Close to 470 large tankers, bulkers, floating platforms, cargo and passenger ships were scrapped in primitive, substandard conditions on beaches in Bangladesh, India and Pakistan in 2019, according to new data released by the NGO Shipbreaking Platform.

‘There is wide-spread knowledge of the irreparable damage caused by dirty and dangerous practices on tidal mudflats, yet profit is the only decisive factor for most ship owners when selling their vessels for breaking,’ says the organisation’s founder and director Ingvild Jenssen.

Killing beaches

The Shipbreaking Platform logged accidents that killed 24 workers on the beach at Chattogram (formerly known as Chittagong), Bangladesh, making 2019 ‘the worst year for Bangladeshi yards in terms of fatalities since 2010’. At least another 34 were severely injured. Local sources and media have reported two deaths at Indian shipbreaking yards that claim to be operating safely.

45 ships from UAE

Ship owners of the United Arab Emirates were responsible for the highest number of ships sold to breaking yards in south Asia in 2019: 45 in total. Greek owners were next with 40 beached vessels and the US with 29.

Data supplied
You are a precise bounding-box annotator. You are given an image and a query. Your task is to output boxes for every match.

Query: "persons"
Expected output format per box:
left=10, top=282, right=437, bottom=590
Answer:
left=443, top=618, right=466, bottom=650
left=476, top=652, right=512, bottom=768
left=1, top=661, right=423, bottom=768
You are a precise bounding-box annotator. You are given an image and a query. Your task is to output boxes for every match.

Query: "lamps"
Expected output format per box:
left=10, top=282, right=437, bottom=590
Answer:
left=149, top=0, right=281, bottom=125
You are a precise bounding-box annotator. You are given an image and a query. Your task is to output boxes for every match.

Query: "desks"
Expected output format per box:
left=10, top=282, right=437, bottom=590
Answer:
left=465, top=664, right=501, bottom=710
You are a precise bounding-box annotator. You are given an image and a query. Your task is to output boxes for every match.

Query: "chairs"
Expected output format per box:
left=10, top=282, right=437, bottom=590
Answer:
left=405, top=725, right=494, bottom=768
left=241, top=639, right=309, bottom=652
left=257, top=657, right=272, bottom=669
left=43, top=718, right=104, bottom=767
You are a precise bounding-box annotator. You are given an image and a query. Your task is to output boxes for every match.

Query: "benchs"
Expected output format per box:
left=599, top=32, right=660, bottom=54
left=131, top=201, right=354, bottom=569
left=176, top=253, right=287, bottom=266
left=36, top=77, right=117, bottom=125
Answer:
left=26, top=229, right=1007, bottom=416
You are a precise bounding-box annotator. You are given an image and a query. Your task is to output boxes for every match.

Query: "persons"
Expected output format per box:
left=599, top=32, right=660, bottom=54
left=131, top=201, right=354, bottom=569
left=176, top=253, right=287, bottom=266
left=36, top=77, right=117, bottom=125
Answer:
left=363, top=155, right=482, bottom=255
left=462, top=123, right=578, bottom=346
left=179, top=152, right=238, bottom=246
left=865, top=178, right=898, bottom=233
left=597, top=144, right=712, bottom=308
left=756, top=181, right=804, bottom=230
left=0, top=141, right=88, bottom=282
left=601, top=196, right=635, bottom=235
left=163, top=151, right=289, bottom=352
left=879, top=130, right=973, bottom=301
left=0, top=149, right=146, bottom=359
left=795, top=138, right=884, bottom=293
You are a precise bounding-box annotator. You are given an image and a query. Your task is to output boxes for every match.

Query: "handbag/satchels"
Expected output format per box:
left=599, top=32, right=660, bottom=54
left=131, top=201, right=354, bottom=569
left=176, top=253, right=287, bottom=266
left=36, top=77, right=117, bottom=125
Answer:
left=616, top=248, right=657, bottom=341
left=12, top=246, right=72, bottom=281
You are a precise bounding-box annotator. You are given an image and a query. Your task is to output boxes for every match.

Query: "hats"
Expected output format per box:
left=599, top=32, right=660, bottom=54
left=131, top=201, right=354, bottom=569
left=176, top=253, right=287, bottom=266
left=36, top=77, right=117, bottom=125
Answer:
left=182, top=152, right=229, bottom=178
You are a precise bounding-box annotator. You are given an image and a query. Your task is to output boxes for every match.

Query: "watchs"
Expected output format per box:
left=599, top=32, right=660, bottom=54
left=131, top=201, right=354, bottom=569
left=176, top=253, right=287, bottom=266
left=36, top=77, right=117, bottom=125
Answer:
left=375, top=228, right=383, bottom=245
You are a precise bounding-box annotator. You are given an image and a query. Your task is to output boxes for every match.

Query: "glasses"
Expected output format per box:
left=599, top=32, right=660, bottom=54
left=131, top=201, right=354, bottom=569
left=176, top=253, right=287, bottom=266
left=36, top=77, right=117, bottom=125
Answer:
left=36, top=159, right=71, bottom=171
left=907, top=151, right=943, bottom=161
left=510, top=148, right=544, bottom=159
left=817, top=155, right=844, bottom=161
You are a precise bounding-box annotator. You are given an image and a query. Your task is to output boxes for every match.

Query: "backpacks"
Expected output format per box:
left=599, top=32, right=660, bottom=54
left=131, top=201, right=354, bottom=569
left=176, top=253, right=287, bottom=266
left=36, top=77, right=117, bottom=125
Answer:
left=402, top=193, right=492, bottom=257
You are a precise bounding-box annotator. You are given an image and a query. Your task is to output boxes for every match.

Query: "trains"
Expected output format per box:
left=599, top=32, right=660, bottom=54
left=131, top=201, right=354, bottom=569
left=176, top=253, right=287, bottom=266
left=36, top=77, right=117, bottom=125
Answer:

Activity
In the shipbreaking text, translate this sentence into Spanish: "Greek owners were next with 40 beached vessels and the US with 29."

Response
Los armadores griegos les siguieron con 40 buques varados, y los de Estados Unidos con 29.